The style of House Vicens is a reflection of Neo-Mudejar architecture, one of the popular styles that can be seen throughout Gaudi's architecture, including oriental and neoclassical as well. However, what was unique about Gaudi was that he mixed different styles together and incorporated a variety of different materials, such as iron, glass, ceramic tiles and concrete, many of which can be seen in this building. Gaudi broke away from tradition and created his new language of architecture, and Casa Vicens represents a new chapter in the history of Catalan architecture as well as the beginning of a successful career for Gaudi.
It was commissioned in 1877 by Manuel Vicens i Montaner, an owner of a brick and tile factory living in Barcelona at the time. He inherited this section of land from his mother on August 29, 1877 and hired architect Antoni Gaudi for the project. Manuel then died on April 29, 1895. The house was enlarged in 1925 by Joan Sierra de Martinez.
This early work exhibits several influences, most notably the Moorish influence. Casa Vicens marks the first time Gaudi utilized an orientalist style, mixing together Hispano-Arabic inspiration. This was a style of architecture that completely breaks with the norm of the period. Not only does this house mark Gaudi's coming of age, being his first major work of architecture, but it also represents the flowering of Catalan modern architecture.
The plans for construction date back to January 15, 1883. Gaudi was granted a construction permit on March 8 of the same year. The house is constructed of undressed stone, rough red bricks, and colored ceramic tiles in both checkerboard and floral patterns.
At the time of this construction, Gaudi was just beginning his career. Gaudi graduated from the Provincial School of Architecture in Barcelona in 1878. Throughout his time in school and in the period shortly after, his work portrayed a rather Victorian style, similar to that of his predecessors; however, shortly after finishing school he began to develop his own style that was characterized by Neo-Mudejar influence. Some characteristics of this style include the juxtaposition of geometric masses, the use of ceramic tiles, metalwork, and abstract brick ornamentation.
In 1899, Casa Vicens was acquired by Dr. Antonio Jover, a surgeon from Havana, Cuba who was the grandfather of the owners of the building prior to its sale to MoraBanc in 2014. In 1924, Jover moved into the house. Before that, it had only been used as a holiday home. During the time of his ownership the house was a private building and was not open to the public. However, the one day that visitors could enter was on May 22 for Saint Rita's day.

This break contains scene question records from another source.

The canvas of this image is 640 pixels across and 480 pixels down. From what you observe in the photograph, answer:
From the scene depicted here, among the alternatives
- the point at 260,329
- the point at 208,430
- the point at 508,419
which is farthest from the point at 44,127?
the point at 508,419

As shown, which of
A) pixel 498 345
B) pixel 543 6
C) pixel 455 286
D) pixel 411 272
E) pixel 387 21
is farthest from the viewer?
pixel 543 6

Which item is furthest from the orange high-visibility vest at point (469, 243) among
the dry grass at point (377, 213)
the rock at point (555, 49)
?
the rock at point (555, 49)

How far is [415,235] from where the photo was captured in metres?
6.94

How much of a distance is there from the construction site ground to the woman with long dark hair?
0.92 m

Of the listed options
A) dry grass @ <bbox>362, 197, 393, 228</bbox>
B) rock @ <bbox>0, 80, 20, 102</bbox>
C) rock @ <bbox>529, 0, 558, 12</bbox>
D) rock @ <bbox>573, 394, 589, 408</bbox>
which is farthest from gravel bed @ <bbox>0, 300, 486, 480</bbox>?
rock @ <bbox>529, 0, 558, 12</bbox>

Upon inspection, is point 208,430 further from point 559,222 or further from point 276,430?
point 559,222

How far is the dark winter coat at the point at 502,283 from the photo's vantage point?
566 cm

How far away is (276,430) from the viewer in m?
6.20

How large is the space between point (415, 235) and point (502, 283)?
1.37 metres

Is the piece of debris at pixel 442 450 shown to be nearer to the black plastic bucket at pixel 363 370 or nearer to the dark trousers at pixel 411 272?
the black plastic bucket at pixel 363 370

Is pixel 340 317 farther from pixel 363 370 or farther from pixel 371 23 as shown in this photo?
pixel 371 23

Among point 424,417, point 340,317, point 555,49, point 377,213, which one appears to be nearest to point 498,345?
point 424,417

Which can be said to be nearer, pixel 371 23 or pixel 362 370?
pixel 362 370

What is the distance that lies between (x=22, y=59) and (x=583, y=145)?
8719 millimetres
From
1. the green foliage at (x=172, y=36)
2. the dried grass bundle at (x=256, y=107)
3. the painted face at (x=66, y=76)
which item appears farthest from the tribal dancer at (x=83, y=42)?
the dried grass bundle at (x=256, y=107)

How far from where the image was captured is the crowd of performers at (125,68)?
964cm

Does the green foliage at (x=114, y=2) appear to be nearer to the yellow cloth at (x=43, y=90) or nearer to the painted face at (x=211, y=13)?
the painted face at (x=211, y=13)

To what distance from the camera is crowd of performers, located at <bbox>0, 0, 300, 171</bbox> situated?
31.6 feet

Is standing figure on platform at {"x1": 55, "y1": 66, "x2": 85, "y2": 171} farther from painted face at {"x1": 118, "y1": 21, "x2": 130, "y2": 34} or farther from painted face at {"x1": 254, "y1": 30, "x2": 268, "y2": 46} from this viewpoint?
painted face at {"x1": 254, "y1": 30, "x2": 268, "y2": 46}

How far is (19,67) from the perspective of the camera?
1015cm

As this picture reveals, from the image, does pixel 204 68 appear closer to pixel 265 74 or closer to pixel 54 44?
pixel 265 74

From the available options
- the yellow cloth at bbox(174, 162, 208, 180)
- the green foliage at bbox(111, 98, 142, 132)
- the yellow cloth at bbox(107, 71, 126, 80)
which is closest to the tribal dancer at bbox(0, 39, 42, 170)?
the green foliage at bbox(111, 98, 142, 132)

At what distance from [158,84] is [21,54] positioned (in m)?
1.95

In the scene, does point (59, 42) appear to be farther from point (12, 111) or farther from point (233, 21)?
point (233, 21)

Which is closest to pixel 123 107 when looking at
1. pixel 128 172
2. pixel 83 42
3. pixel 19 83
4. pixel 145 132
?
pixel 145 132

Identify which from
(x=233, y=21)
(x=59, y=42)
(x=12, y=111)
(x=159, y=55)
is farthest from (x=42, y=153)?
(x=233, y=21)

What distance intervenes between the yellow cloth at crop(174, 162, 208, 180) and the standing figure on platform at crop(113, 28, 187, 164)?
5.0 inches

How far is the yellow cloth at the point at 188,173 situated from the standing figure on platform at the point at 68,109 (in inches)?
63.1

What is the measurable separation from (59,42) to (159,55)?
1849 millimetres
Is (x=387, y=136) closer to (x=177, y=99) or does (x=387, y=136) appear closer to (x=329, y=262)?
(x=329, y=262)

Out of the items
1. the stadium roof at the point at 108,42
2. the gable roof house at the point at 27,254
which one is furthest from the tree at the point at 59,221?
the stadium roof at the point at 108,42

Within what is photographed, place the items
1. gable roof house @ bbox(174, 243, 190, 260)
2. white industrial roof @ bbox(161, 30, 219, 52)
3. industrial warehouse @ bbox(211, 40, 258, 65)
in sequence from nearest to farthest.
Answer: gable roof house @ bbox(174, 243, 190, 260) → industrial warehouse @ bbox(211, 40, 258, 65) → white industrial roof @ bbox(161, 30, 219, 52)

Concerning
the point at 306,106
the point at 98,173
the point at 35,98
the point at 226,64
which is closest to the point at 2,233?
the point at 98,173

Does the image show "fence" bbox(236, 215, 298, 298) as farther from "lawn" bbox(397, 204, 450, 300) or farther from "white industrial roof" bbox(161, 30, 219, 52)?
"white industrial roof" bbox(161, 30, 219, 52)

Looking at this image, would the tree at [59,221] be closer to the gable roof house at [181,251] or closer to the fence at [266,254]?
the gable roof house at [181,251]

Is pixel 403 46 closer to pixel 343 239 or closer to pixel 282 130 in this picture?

In 1925, architect Juan Sierra de Martinez added on a new bay to the rear of the building, following the same style as Gaudi, and also significantly extended the size of the garden. He also modified the main floor entrances. With the widening of Carrer de las Carolinas, the access to the house had to be changed. The former entrance was converted into windows that open directly on to the street and can still be seen today. These renovations were done with maximum respect for the original work, and Gaudi himself even approved these plans. During this time, he was busy constructing the Sagrada Família and was too busy to assist with the renovations for Casa Vicens. Martínez also built a cupola-topped chapel dedicated to Saint Rita at the angle furthest from the house. He continued this project until its completion date in 1962. Due to this work, Martinez won the prize for the best and most emblematic building of the city of Barcelona in 1927, awarded by the city council.
A final restoration took place between the years 2001 and 2004. The aim of this restoration was to consolidate the facades and furnishings. This work was done under architect Ignacio Herrero Jover.